**GOAL OF THE EXERCISE:**
Reprint all of the data below exactly as shown and skip every image.

**EXCERPTED DATA:**
┄┄┄┄┄┄┄┄┄┄┄┄┄┄┄┄┄┄┄┄

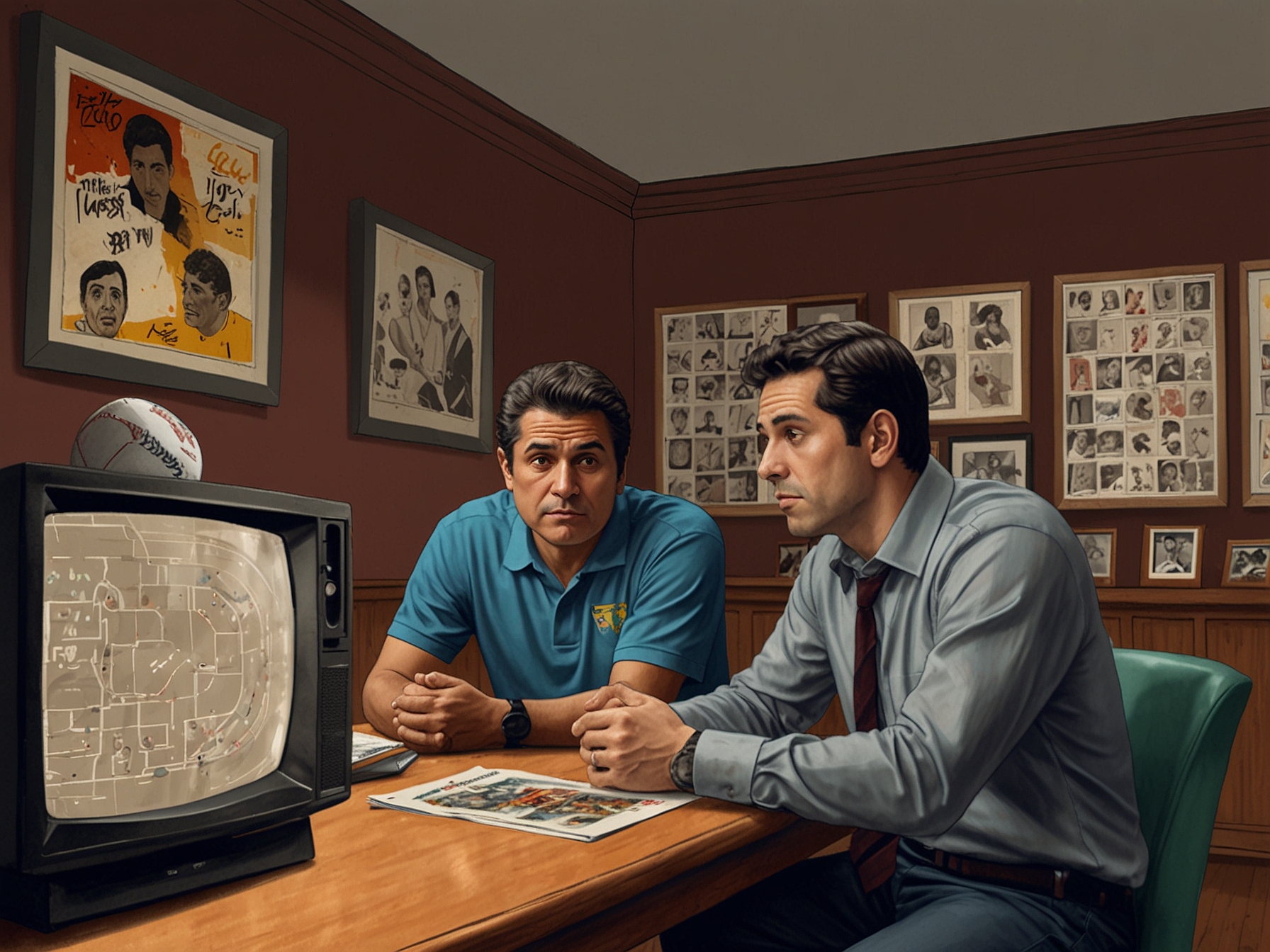 An emotional scene of a group of friends watching 'El Loco y El Cuerdo' together, laughing and crying, showcasing the show's ability to connect people through shared experiences.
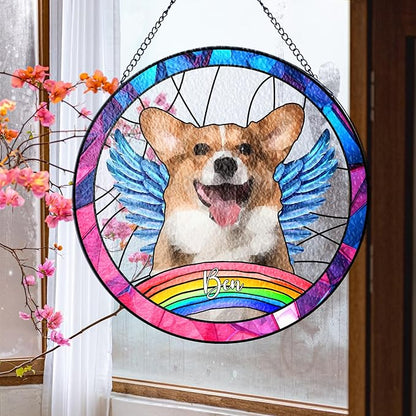 NAZENTI Custom Fur Memorial Suncatcher, Personalized Dog Breeds Suncatcher, Ornament Loss of Pet, Sympathy Gift for Loss of Pet Window Hangings, Dog Lovers Memorial Gift, Home Decor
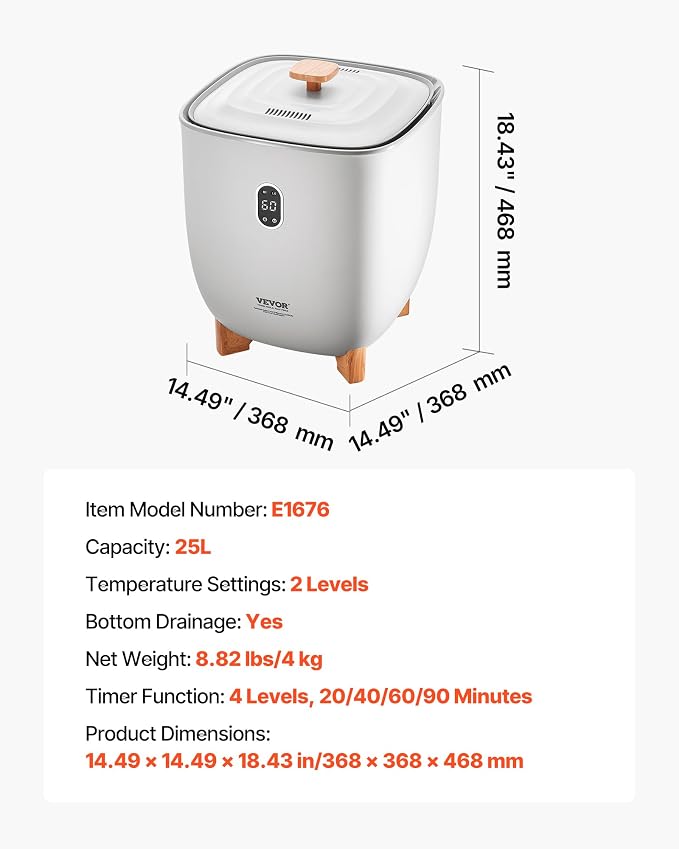 VEVOR Towel Warmers for Bathroom, 25 L Towel Warmer Bucket with Auto Shut Off for Spa Fits up to 5 Oversized Towels, Blankets, Clothes, Bathrobes, PJ's and More, Gray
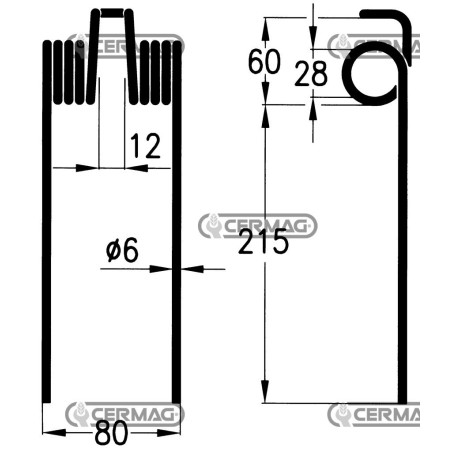 Muelle para rastrillo de peine 55532 | NewgardenAgri.com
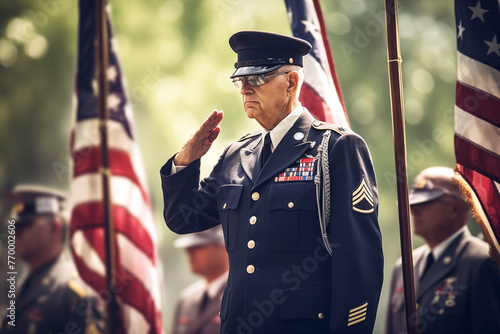 On Memorial Day, a US army veteran salutes with American flag AI Generation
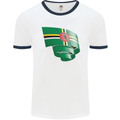 Curled Dominica Flag Dominican Day Football Mens Ringer T-Shirt White/Navy Blue
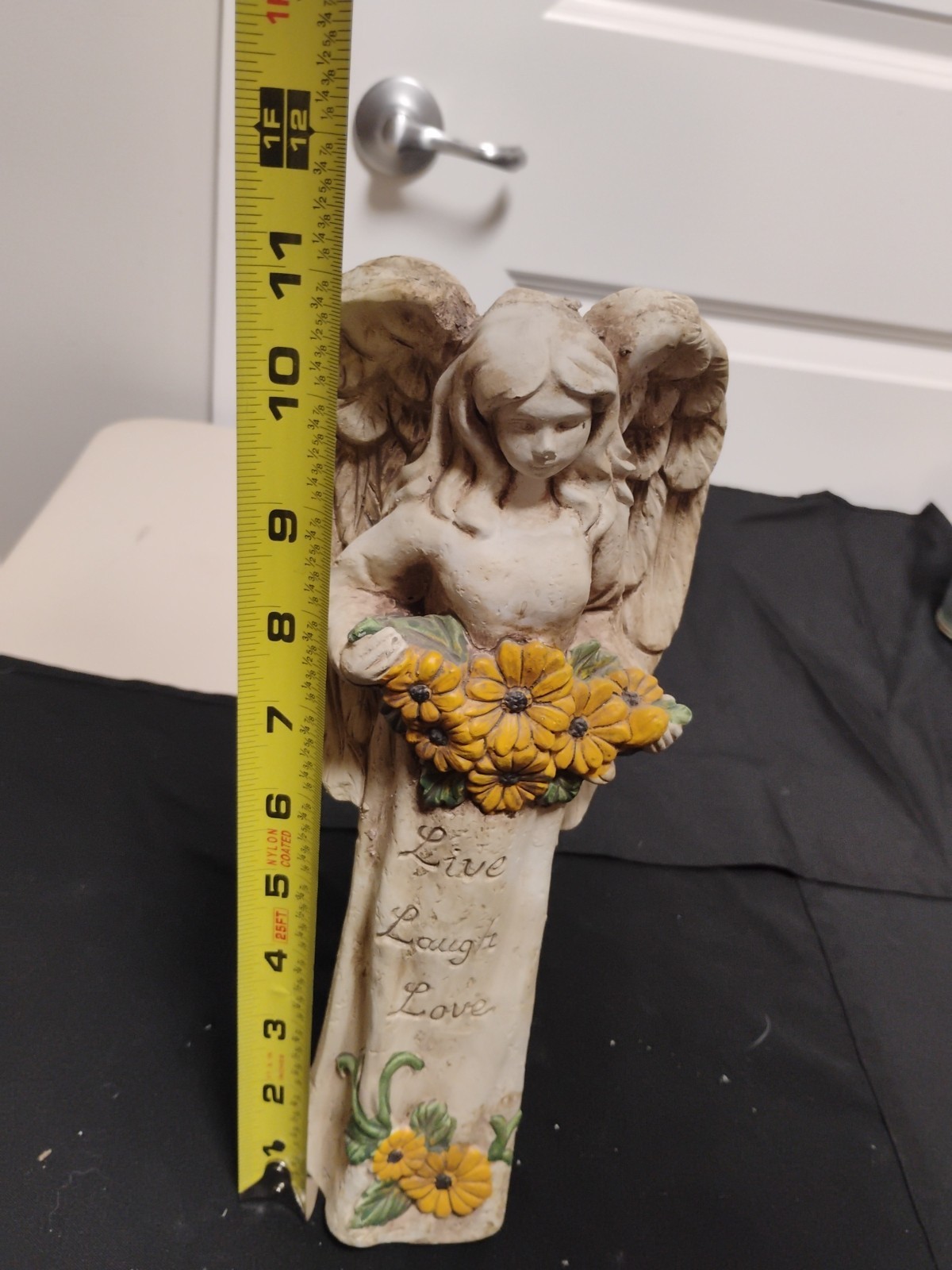 11″ Tall Heavy Garden Angel Decor/” Live, Laugh, Love”Sunflowers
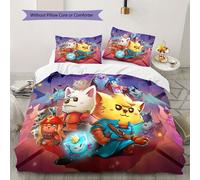 Parure De Lit Imprimee Chat Contre Dragon, Housse De Couette Et Taies D'oreiller, Decoration D'intérieur, Decoration De Noël, Accessoires De Chambre - 1 * Housse De Couette + 2 * T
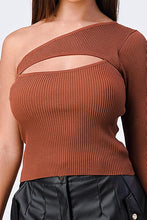 RIBBED ONE SHOULDER CUT-OUT TOP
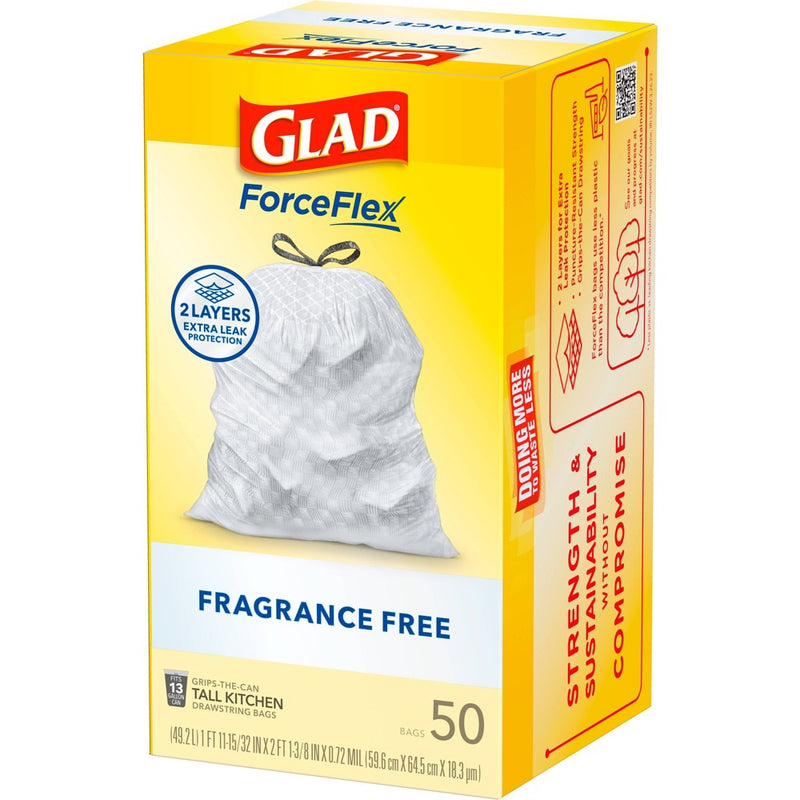 Glad ForceFlex Drawstring Fragrance Free Trash Bags - 13 Gallon - 50ct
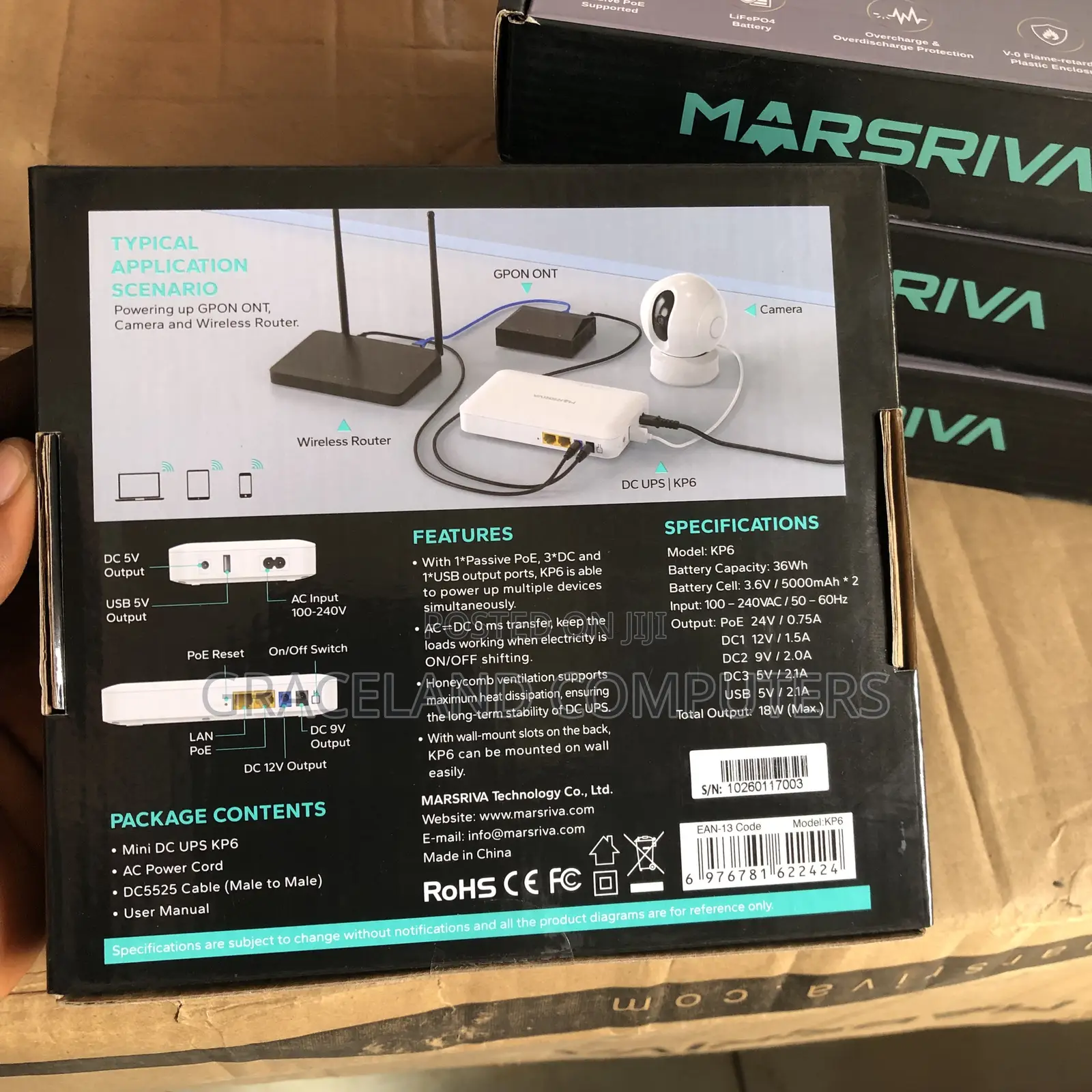 10000mah Marsriva Kp6 Smart Dc Ups Router Power Bank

┄┄┄┄┄┄┄┄┄┄┄┄┄┄┄┄┄┄┄┄

**FINAL ANSWER:**
 An emotional scene of a group of friends watching 'El Loco y El Cuerdo' together, laughing and crying, showcasing the show's ability to connect people through shared experiences.
 NAZENTI Custom Fur Memorial Suncatcher, Personalized Dog Breeds Suncatcher, Ornament Loss of Pet, Sympathy Gift for Loss of Pet Window Hangings, Dog Lovers Memorial Gift, Home Decor
 VEVOR Towel Warmers for Bathroom, 25 L Towel Warmer Bucket with Auto Shut Off for Spa Fits up to 5 Oversized Towels, Blankets, Clothes, Bathrobes, PJ's and More, Gray
 Muelle para rastrillo de peine 55532 | NewgardenAgri.com
 On Memorial Day, a US army veteran salutes with American flag AI Generation
 Curled Dominica Flag Dominican Day Football Mens Ringer T-Shirt White/Navy Blue
 11″ Tall Heavy Garden Angel Decor/” Live, Laugh, Love”Sunflowers
 Parure De Lit Imprimee Chat Contre Dragon, Housse De Couette Et Taies D'oreiller, Decoration D'intérieur, Decoration De Noël, Accessoires De Chambre - 1 * Housse De Couette + 2 * T
 RIBBED ONE SHOULDER CUT-OUT TOP
 Glad ForceFlex Drawstring Fragrance Free Trash Bags - 13 Gallon - 50ct
 10000mah Marsriva Kp6 Smart Dc Ups Router Power Bank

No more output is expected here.